- Dataset entries
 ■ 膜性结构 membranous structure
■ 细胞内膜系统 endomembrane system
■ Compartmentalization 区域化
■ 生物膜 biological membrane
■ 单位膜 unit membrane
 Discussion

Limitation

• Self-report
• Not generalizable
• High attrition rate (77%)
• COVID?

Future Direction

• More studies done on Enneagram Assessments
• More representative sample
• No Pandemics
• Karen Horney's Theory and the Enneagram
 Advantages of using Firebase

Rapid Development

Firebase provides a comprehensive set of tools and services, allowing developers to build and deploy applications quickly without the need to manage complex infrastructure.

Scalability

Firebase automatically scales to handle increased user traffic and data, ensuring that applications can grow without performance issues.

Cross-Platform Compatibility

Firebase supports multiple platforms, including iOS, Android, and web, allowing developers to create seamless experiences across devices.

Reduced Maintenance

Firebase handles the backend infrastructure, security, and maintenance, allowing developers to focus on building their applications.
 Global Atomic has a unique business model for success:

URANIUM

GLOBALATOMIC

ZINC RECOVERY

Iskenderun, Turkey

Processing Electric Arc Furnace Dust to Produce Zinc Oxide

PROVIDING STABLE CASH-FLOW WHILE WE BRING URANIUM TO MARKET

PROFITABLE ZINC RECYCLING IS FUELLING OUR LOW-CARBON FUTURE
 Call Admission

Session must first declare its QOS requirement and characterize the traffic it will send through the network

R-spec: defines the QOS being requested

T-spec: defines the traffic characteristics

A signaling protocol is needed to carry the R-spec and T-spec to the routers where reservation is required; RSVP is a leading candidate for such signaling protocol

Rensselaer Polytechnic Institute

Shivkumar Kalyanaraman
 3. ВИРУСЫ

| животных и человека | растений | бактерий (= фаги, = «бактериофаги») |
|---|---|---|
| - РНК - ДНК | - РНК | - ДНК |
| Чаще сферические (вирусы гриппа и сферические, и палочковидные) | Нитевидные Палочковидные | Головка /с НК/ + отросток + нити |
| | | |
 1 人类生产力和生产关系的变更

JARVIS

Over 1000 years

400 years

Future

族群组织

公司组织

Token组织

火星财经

- EXERCISE PROMPT
When the word "URANIUM" shows up in a line of the entries, pull that line out.

- SOLUTION TO THIS EXERCISE
URANIUM
PROVIDING STABLE CASH-FLOW WHILE WE BRING URANIUM TO MARKET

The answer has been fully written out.